What is expected: Retype the full set of records. Keep every character identical.

Collected data:
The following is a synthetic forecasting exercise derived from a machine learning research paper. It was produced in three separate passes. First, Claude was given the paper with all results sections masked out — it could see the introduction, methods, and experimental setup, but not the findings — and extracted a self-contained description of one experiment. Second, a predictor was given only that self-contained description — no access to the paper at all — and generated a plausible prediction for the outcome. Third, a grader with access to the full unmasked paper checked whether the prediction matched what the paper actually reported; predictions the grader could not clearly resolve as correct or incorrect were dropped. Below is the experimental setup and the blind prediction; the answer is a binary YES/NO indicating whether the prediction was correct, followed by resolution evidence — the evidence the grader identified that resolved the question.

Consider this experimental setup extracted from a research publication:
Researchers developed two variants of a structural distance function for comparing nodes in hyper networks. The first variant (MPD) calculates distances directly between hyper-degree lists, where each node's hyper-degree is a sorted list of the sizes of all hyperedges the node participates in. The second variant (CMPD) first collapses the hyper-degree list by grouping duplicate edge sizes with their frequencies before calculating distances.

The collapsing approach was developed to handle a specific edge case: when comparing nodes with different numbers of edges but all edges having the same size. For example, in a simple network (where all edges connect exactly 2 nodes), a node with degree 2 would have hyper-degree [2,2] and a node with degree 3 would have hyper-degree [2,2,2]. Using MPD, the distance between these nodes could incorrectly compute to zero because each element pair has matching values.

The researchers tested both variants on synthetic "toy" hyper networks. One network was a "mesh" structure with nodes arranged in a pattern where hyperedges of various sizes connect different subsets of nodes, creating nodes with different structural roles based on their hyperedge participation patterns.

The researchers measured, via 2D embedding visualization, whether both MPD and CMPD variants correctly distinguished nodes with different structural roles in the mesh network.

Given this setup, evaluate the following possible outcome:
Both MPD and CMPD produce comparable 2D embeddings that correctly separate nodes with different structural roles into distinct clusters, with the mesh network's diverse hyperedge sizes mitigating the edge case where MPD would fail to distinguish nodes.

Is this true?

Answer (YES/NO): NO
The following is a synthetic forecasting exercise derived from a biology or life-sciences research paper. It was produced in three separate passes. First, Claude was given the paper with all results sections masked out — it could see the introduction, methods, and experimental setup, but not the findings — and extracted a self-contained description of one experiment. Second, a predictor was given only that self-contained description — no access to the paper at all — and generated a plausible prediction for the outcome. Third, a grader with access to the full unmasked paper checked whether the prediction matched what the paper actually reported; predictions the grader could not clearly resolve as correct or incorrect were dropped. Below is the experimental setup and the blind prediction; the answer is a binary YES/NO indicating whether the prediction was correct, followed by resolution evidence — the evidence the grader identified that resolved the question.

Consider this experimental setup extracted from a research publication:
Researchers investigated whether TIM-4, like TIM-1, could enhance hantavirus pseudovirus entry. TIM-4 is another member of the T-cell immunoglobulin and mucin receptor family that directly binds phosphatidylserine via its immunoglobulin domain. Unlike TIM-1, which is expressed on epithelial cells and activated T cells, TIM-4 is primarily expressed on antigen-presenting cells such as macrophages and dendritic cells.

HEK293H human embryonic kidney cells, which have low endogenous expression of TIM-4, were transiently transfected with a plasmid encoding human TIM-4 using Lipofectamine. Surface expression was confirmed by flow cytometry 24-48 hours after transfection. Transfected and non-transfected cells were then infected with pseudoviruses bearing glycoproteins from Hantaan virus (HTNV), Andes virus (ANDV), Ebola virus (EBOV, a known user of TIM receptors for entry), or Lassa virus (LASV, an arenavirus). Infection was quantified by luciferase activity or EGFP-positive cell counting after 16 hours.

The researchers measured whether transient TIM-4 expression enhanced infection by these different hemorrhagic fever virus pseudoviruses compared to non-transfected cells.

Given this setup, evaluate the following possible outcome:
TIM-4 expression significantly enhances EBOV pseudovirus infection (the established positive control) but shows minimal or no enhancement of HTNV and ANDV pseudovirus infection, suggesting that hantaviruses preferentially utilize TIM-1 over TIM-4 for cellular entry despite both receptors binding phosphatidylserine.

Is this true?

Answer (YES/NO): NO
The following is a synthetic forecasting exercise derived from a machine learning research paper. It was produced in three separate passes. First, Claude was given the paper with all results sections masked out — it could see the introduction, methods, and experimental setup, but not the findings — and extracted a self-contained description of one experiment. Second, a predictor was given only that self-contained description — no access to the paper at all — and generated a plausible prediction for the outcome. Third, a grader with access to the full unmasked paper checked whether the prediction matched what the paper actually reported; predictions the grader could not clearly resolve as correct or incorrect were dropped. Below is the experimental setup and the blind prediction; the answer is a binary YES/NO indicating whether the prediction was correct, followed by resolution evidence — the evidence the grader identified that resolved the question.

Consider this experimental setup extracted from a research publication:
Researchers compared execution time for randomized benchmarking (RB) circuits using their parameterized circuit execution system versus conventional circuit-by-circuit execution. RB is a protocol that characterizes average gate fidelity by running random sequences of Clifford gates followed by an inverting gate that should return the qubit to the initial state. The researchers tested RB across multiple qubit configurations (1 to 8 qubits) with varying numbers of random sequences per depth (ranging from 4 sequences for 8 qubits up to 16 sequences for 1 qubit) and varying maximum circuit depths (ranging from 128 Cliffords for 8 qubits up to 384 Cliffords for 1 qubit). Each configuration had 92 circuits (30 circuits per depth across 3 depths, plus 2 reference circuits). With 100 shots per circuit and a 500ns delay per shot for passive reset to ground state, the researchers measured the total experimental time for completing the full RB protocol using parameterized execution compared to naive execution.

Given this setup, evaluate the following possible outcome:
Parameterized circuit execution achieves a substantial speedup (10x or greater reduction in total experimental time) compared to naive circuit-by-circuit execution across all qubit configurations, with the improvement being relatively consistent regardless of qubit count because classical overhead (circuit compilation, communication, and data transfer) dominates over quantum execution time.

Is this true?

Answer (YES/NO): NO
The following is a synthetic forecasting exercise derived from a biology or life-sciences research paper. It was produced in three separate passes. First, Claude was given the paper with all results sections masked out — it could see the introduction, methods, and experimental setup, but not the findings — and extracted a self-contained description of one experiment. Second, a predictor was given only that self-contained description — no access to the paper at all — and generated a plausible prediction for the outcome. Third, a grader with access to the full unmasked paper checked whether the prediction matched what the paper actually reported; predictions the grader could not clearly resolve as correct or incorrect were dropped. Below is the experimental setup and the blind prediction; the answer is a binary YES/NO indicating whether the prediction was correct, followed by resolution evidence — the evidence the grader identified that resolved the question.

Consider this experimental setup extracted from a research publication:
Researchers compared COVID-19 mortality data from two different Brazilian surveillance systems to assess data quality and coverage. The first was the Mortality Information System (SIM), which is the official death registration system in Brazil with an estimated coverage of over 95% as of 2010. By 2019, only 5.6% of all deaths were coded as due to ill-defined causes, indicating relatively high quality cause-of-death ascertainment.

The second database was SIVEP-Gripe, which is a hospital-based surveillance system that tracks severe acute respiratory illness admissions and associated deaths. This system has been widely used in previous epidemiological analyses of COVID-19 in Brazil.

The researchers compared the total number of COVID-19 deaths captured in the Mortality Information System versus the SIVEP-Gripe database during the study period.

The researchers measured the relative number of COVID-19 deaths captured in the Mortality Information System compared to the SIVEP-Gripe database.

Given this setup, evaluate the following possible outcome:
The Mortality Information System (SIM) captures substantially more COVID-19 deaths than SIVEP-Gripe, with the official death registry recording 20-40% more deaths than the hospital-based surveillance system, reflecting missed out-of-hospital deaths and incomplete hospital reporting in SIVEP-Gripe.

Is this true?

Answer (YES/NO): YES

Expected answer:
The following is a synthetic forecasting exercise derived from a machine learning research paper. It was produced in three separate passes. First, Claude was given the paper with all results sections masked out — it could see the introduction, methods, and experimental setup, but not the findings — and extracted a self-contained description of one experiment. Second, a predictor was given only that self-contained description — no access to the paper at all — and generated a plausible prediction for the outcome. Third, a grader with access to the full unmasked paper checked whether the prediction matched what the paper actually reported; predictions the grader could not clearly resolve as correct or incorrect were dropped. Below is the experimental setup and the blind prediction; the answer is a binary YES/NO indicating whether the prediction was correct, followed by resolution evidence — the evidence the grader identified that resolved the question.

Consider this experimental setup extracted from a research publication:
Researchers developed two variants of a structural distance function for comparing nodes in hyper networks. The first variant (MPD) calculates distances directly between hyper-degree lists, where each node's hyper-degree is a sorted list of the sizes of all hyperedges the node participates in. The second variant (CMPD) first collapses the hyper-degree list by grouping duplicate edge sizes with their frequencies before calculating distances.

The collapsing approach was developed to handle a specific edge case: when comparing nodes with different numbers of edges but all edges having the same size. For example, in a simple network (where all edges connect exactly 2 nodes), a node with degree 2 would have hyper-degree [2,2] and a node with degree 3 would have hyper-degree [2,2,2]. Using MPD, the distance between these nodes could incorrectly compute to zero because each element pair has matching values.

The researchers tested both variants on synthetic "toy" hyper networks. One network was a "mesh" structure with nodes arranged in a pattern where hyperedges of various sizes connect different subsets of nodes, creating nodes with different structural roles based on their hyperedge participation patterns.

The researchers measured, via 2D embedding visualization, whether both MPD and CMPD variants correctly distinguished nodes with different structural roles in the mesh network.

Given this setup, evaluate the following possible outcome:
Both MPD and CMPD produce comparable 2D embeddings that correctly separate nodes with different structural roles into distinct clusters, with the mesh network's diverse hyperedge sizes mitigating the edge case where MPD would fail to distinguish nodes.

Is this true?

Answer (YES/NO): NO
The following is a synthetic forecasting exercise derived from a biology or life-sciences research paper. It was produced in three separate passes. First, Claude was given the paper with all results sections masked out — it could see the introduction, methods, and experimental setup, but not the findings — and extracted a self-contained description of one experiment. Second, a predictor was given only that self-contained description — no access to the paper at all — and generated a plausible prediction for the outcome. Third, a grader with access to the full unmasked paper checked whether the prediction matched what the paper actually reported; predictions the grader could not clearly resolve as correct or incorrect were dropped. Below is the experimental setup and the blind prediction; the answer is a binary YES/NO indicating whether the prediction was correct, followed by resolution evidence — the evidence the grader identified that resolved the question.

Consider this experimental setup extracted from a research publication:
Researchers investigated whether TIM-4, like TIM-1, could enhance hantavirus pseudovirus entry. TIM-4 is another member of the T-cell immunoglobulin and mucin receptor family that directly binds phosphatidylserine via its immunoglobulin domain. Unlike TIM-1, which is expressed on epithelial cells and activated T cells, TIM-4 is primarily expressed on antigen-presenting cells such as macrophages and dendritic cells.

HEK293H human embryonic kidney cells, which have low endogenous expression of TIM-4, were transiently transfected with a plasmid encoding human TIM-4 using Lipofectamine. Surface expression was confirmed by flow cytometry 24-48 hours after transfection. Transfected and non-transfected cells were then infected with pseudoviruses bearing glycoproteins from Hantaan virus (HTNV), Andes virus (ANDV), Ebola virus (EBOV, a known user of TIM receptors for entry), or Lassa virus (LASV, an arenavirus). Infection was quantified by luciferase activity or EGFP-positive cell counting after 16 hours.

The researchers measured whether transient TIM-4 expression enhanced infection by these different hemorrhagic fever virus pseudoviruses compared to non-transfected cells.

Given this setup, evaluate the following possible outcome:
TIM-4 expression significantly enhances EBOV pseudovirus infection (the established positive control) but shows minimal or no enhancement of HTNV and ANDV pseudovirus infection, suggesting that hantaviruses preferentially utilize TIM-1 over TIM-4 for cellular entry despite both receptors binding phosphatidylserine.

Is this true?

Answer (YES/NO): NO
The following is a synthetic forecasting exercise derived from a machine learning research paper. It was produced in three separate passes. First, Claude was given the paper with all results sections masked out — it could see the introduction, methods, and experimental setup, but not the findings — and extracted a self-contained description of one experiment. Second, a predictor was given only that self-contained description — no access to the paper at all — and generated a plausible prediction for the outcome. Third, a grader with access to the full unmasked paper checked whether the prediction matched what the paper actually reported; predictions the grader could not clearly resolve as correct or incorrect were dropped. Below is the experimental setup and the blind prediction; the answer is a binary YES/NO indicating whether the prediction was correct, followed by resolution evidence — the evidence the grader identified that resolved the question.

Consider this experimental setup extracted from a research publication:
Researchers compared execution time for randomized benchmarking (RB) circuits using their parameterized circuit execution system versus conventional circuit-by-circuit execution. RB is a protocol that characterizes average gate fidelity by running random sequences of Clifford gates followed by an inverting gate that should return the qubit to the initial state. The researchers tested RB across multiple qubit configurations (1 to 8 qubits) with varying numbers of random sequences per depth (ranging from 4 sequences for 8 qubits up to 16 sequences for 1 qubit) and varying maximum circuit depths (ranging from 128 Cliffords for 8 qubits up to 384 Cliffords for 1 qubit). Each configuration had 92 circuits (30 circuits per depth across 3 depths, plus 2 reference circuits). With 100 shots per circuit and a 500ns delay per shot for passive reset to ground state, the researchers measured the total experimental time for completing the full RB protocol using parameterized execution compared to naive execution.

Given this setup, evaluate the following possible outcome:
Parameterized circuit execution achieves a substantial speedup (10x or greater reduction in total experimental time) compared to naive circuit-by-circuit execution across all qubit configurations, with the improvement being relatively consistent regardless of qubit count because classical overhead (circuit compilation, communication, and data transfer) dominates over quantum execution time.

Is this true?

Answer (YES/NO): NO
The following is a synthetic forecasting exercise derived from a biology or life-sciences research paper. It was produced in three separate passes. First, Claude was given the paper with all results sections masked out — it could see the introduction, methods, and experimental setup, but not the findings — and extracted a self-contained description of one experiment. Second, a predictor was given only that self-contained description — no access to the paper at all — and generated a plausible prediction for the outcome. Third, a grader with access to the full unmasked paper checked whether the prediction matched what the paper actually reported; predictions the grader could not clearly resolve as correct or incorrect were dropped. Below is the experimental setup and the blind prediction; the answer is a binary YES/NO indicating whether the prediction was correct, followed by resolution evidence — the evidence the grader identified that resolved the question.

Consider this experimental setup extracted from a research publication:
Researchers compared COVID-19 mortality data from two different Brazilian surveillance systems to assess data quality and coverage. The first was the Mortality Information System (SIM), which is the official death registration system in Brazil with an estimated coverage of over 95% as of 2010. By 2019, only 5.6% of all deaths were coded as due to ill-defined causes, indicating relatively high quality cause-of-death ascertainment.

The second database was SIVEP-Gripe, which is a hospital-based surveillance system that tracks severe acute respiratory illness admissions and associated deaths. This system has been widely used in previous epidemiological analyses of COVID-19 in Brazil.

The researchers compared the total number of COVID-19 deaths captured in the Mortality Information System versus the SIVEP-Gripe database during the study period.

The researchers measured the relative number of COVID-19 deaths captured in the Mortality Information System compared to the SIVEP-Gripe database.

Given this setup, evaluate the following possible outcome:
The Mortality Information System (SIM) captures substantially more COVID-19 deaths than SIVEP-Gripe, with the official death registry recording 20-40% more deaths than the hospital-based surveillance system, reflecting missed out-of-hospital deaths and incomplete hospital reporting in SIVEP-Gripe.

Is this true?

Answer (YES/NO): YES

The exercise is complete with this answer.